Extended Data Fig. 1 Structural propensities and conformational exchange in JIP1-SH3.

a, 1H–15N HSQC spectrum of JIP1-SH3 at 25 °C with labels indicating assignments. Horizontal lines connect side chain resonances. b, Secondary structure propensities of JIP1-SH3 calculated from experimental 13Cα and 13Cβ chemical shifts at 25 °C. The position of secondary structure elements is indicated, as observed in the crystal structure of JIP1-SH3 (PDB: 2FPE). c, Differential scanning fluorimetry (DSF) melting curve for JIP1-SH3 (RFU – relative fluorescence unit). d, Conformational exchange contributions, REX, extracted from 15N CPMG relaxation dispersion data acquired at 15 °C of JIP1-SH3 (blue – 850 MHz, red – 600 MHz) and JIP1-SH3(Y526A) (orange – 700 MHz) as the difference between R2eff at low (31 Hz) and high (1 kHz) CPMG frequencies. e, Exchange contributions, REX, extracted from 1HN CPMG relaxation dispersion data acquired at 15 °C of JIP1-SH3 (blue – 950 MHz, red – 600 MHz) and JIP1-SH3(Y526A) (orange – 600 MHz) as the difference between R2eff at low (50 Hz) and high (2 kHz) CPMG frequencies. f, Structure of the dimeric SH3 domain of JIP1 with Y526 shown in cyan. Residues with exchange contributions (15N REX > 3 s−1 and 1HN REX > 10 s−1) are shown as spheres with colours indicating their position in the primary sequence (region 1 – green, region 2 – red, region 3 – blue). The residues showing 15N and 1HN exchange contributions are represented separately on each monomer.

Extended Data Fig. 2 Lipari–Szabo model-free analysis of 15N relaxation data of JIP1-SH3.

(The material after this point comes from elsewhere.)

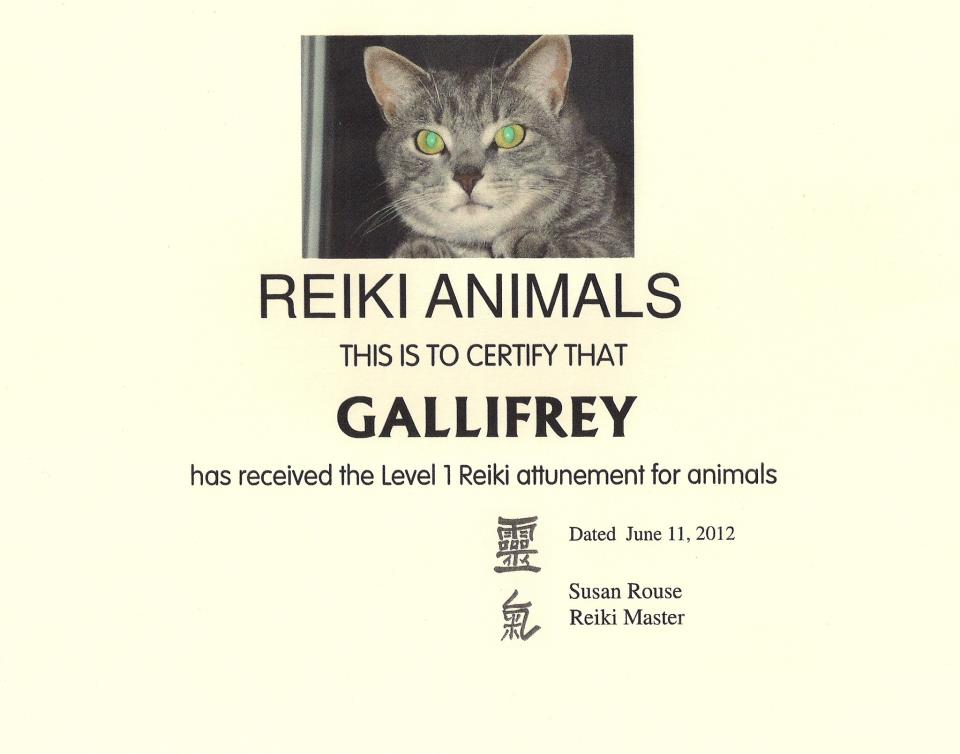 Gallifrey the Reiki Cat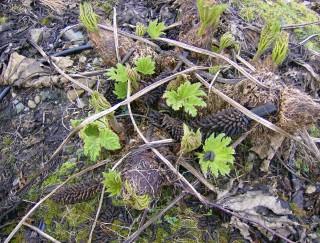 New growth from rhizomes in spring | Elaine O'Riordan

a, Region of the 1H–15N HSQC spectrum of JIP1-SH3 at temperatures ranging from 5 to 46 °C. b, Experimental 15N R2 (CPMG) relaxation rates at a 1H frequency of 600 MHz and four different temperatures. c, Experimental 15N R1 relaxation rates at a 1H frequency of 600 MHz and four different temperatures. d, Experimental {1H}-15N heteronuclear NOEs acquired at a 1H frequency of 600 MHz and 25 °C. Error bars in b–d represent one standard deviation (s.d.) derived from Monte Carlo simulations of experimental uncertainty. e, A model-free analysis of 15N R1, R2 and heteronuclear NOEs at 25 °C was carried out providing an axially symmetric diffusion tensor (Supplementary Discussion). The diffusion tensor is represented relative to the dimeric structure of JIP1-SH3. Distributions of axis orientations are shown as red dots and were determined from Monte Carlo simulations using Tensor275. f, Angular dependence of the R2/R1 ratios relative to the main axis of the diffusion tensor of JIP1-SH3. Only residues without exchange contributions to the transverse relaxation and for which the {1H}-15N NOE is above 0.7 were included in the analysis. Error bars are centred at experimental values and were propagated from the experimental uncertainty on R2 and R1. Orange squares are back-calculated values using the optimal tensor. g, Order parameters, S2, derived from the model-free analysis of the relaxation data at 25 °C. Error bars represent one standard deviation (s.d.) derived from Monte Carlo simulations as implemented in Tensor2. h, Conformational exchange contributions, REX, derived from the model-free analysis of the relaxation data at 25 °C. Green bars indicate residues that are located in the dimer interface of the SH3 domain as detected by the PISA server76.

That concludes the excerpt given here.